Promoting local heritage and global cooperation
Cindy Perez may have grown up in a low-income home in Hacienda Heights, an area with a concentration of Spanish-speaking residents east of Los Angeles, California, but she made the most of the opportunities available to her. Competing in track and water polo, she was named a scholar athlete. Interested in government and world affairs since childhood, she excelled in high school and earned a scholarship from MEChA—Movimiento Estudiantil Chicano de Aztlán. Cindy became secretary to the organization, which considers much of North America to be a region named Aztlán, based on ancient civilizations. It aims to inform young Hispanics about the culture and history of indigenous peoples and instill pride in the Chicano identity as well as work toward a society free of exploitation, prejudice, sexism, and homophobia. Members value education but if it means a loss of cultural identity, they consider MEChA a responsibility that is of greater importance than personal achievement.
Cindy earned two other scholarships, one from the California Scholarship Federation through her high school and one from the city of La Puente, and soon made the dean’s honor roll at San Diego State University, where she is majoring in international security and conflict resolution (ISCOR) with an emphasis in conflict, cooperation, and resolution. She also joined the ISCOR Student Society, a network and support system for those interested in peaceful conflict resolution activities. Broadening her collegiate interests, Cindy became a member of the Cultural Arts and Special Events board through Associated Students, helping to plan and coordinate many of the concerts, lectures, and student activities on campus.
To supplement her scholarships, she worked as a life guard in the summer, and then during the school year she has worked for the Office of Educational Opportunity Programs and Ethnic Affairs as an assistant recruiting agent. In her second year on the job, she became “the lead RA,” she says. Her advisors compliment her passion to help others, her willingness to challenge herself, her sense of focus, and long-range planning. Her EOP counselor adds that “Cindy balances her studies, employment, and campus activities well, developing her sense of professionalism in the process.”

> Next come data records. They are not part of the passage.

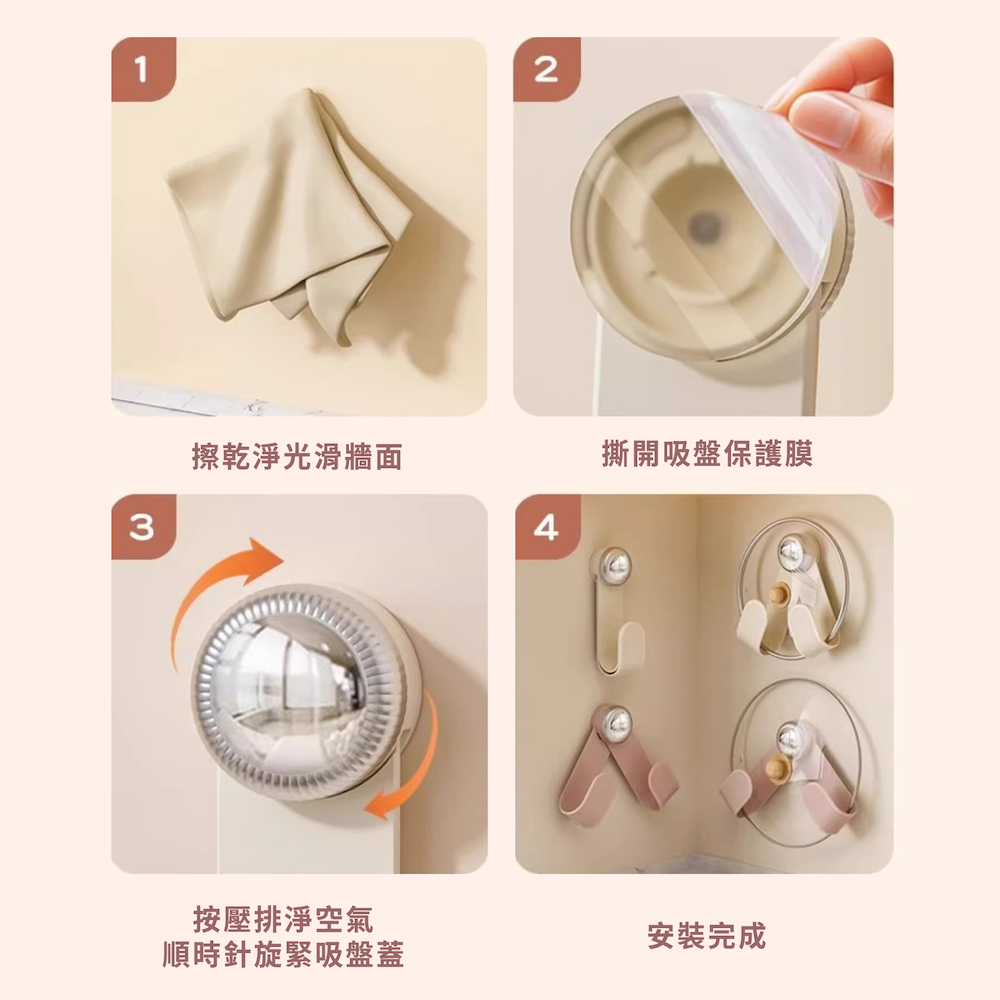 1

擦乾淨光滑牆面

2

撕開吸盤保護膜

3

按壓排淨空氣
順時針旋緊吸盤蓋

4

安裝完成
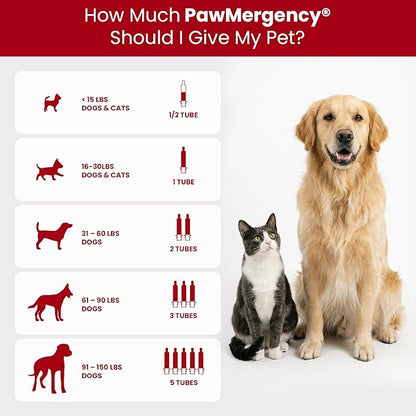 How Much PawMergency® Should I Give My Pet?

< 15 LBS
DOGS & CATS

1/2 TUBE

16-30LBS
DOGS & CATS

1 TUBE

31 – 60 LBS
DOGS

2 TUBES

61 – 90 LBS
DOGS

3 TUBES

91 – 150 LBS
DOGS

5 TUBES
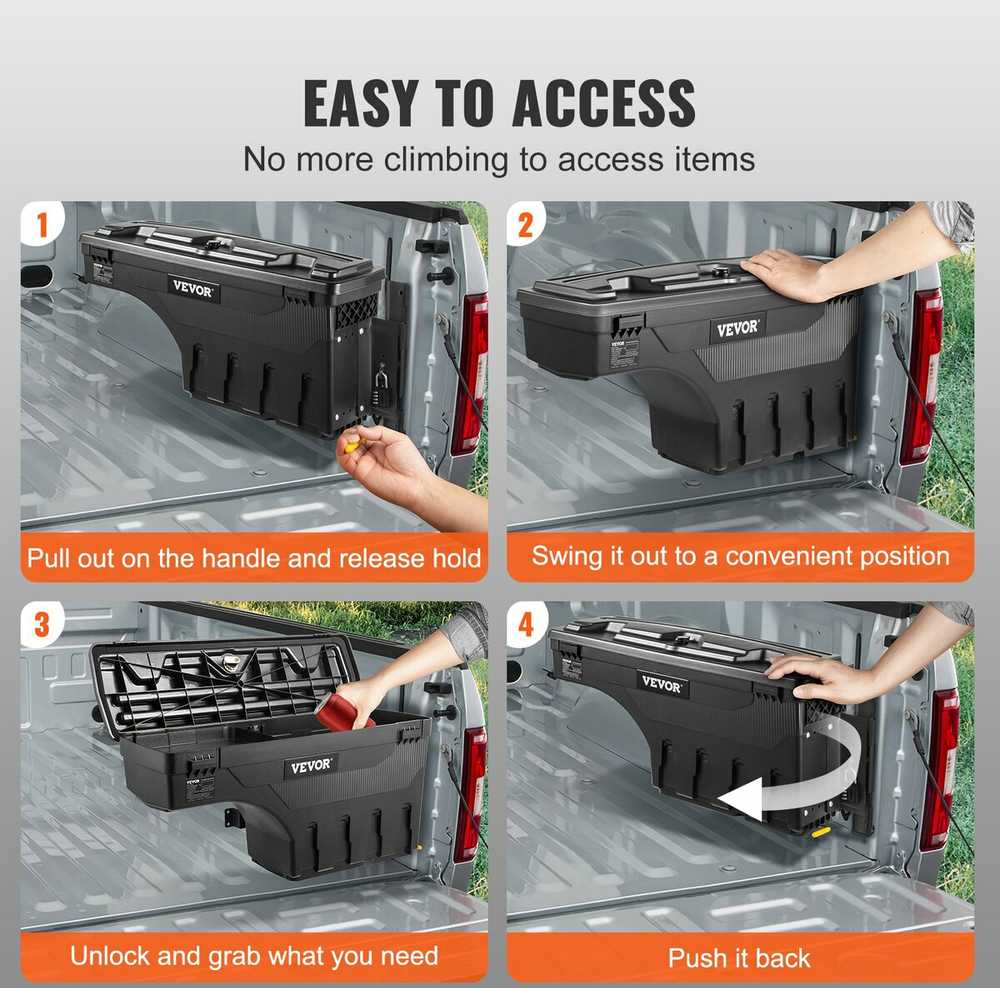 EASY TO ACCESS
No more climbing to access items

1
VEVOR
Pull out on the handle and release hold

2
VEVOR
Swing it out to a convenient position

3
VEVOR
Unlock and grab what you need

4
VEVOR
Push it back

Entering her junior year at SDSU, Cindy hopes to get the chance to travel abroad and learn from other cultures and governments. Her diplomatic instincts lead her to want to understand foreign misconceptions about America and how we could help to change them. “Considering how world events affect our communities, it is important to know why they occurred, how the people of those nations feel, and what can be done in order to prevent further conflicts.”